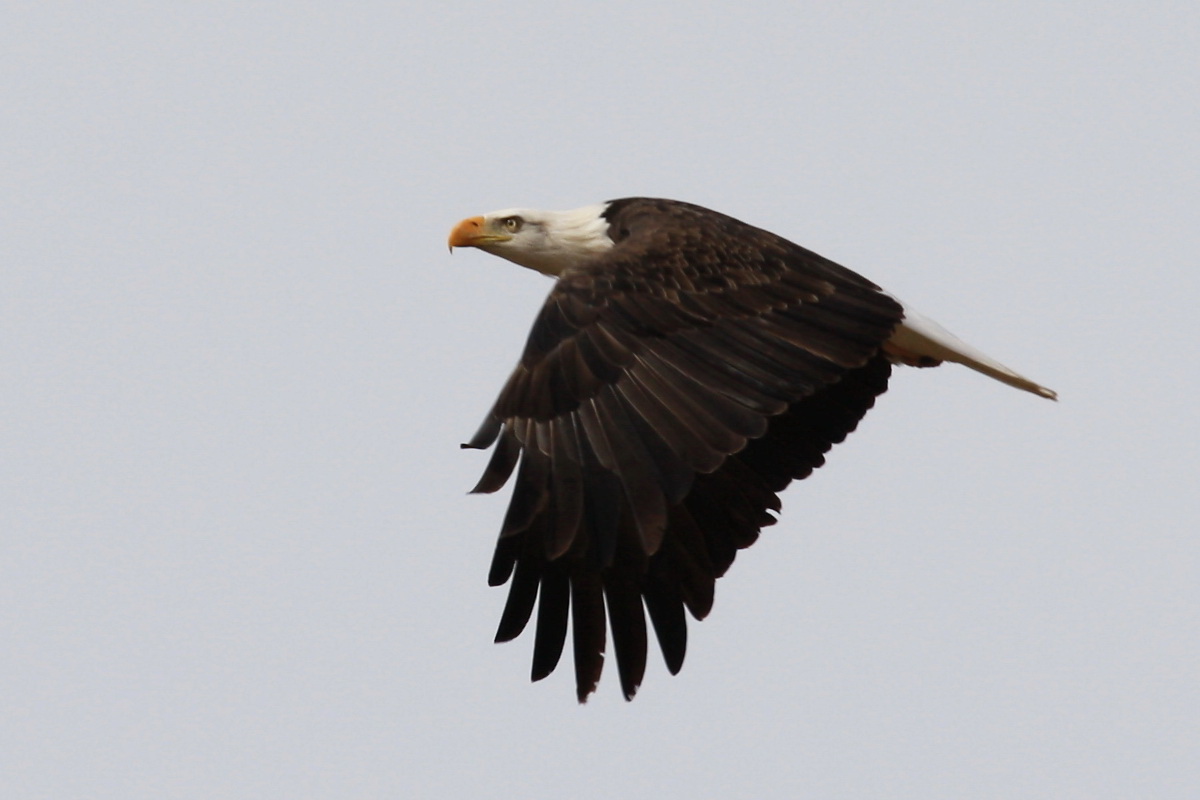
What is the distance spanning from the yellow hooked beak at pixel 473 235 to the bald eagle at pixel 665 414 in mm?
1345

---

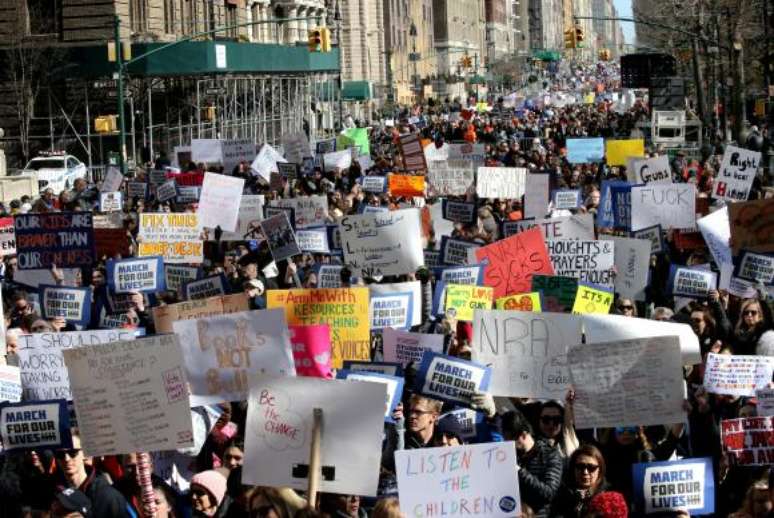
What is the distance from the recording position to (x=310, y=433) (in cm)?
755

--

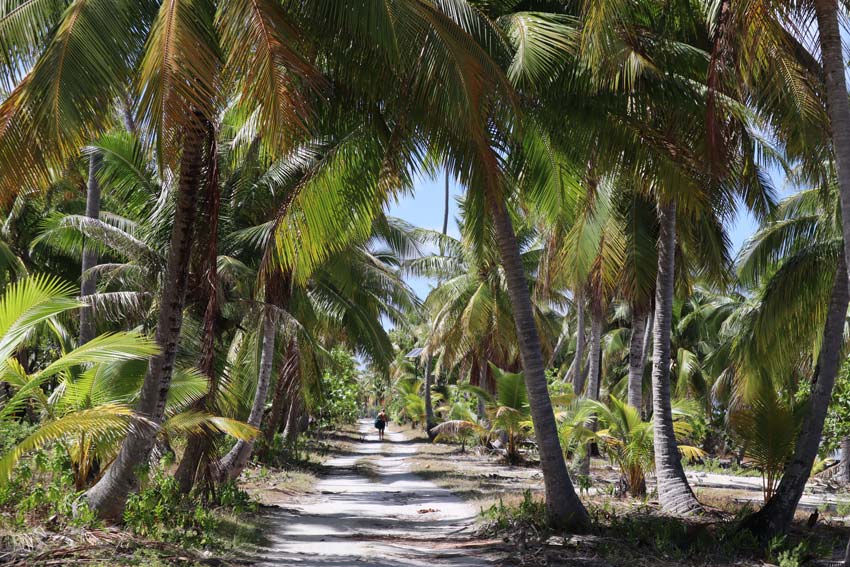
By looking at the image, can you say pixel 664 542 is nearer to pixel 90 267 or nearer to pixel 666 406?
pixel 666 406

# To be done
Select every line of the records above that contains the string "pixel" and copy those lines.

# Answer to the exercise
What is the distance spanning from the yellow hooked beak at pixel 473 235 to the bald eagle at pixel 665 414 in mm?
By looking at the image, can you say pixel 664 542 is nearer to pixel 90 267 or nearer to pixel 666 406?
pixel 666 406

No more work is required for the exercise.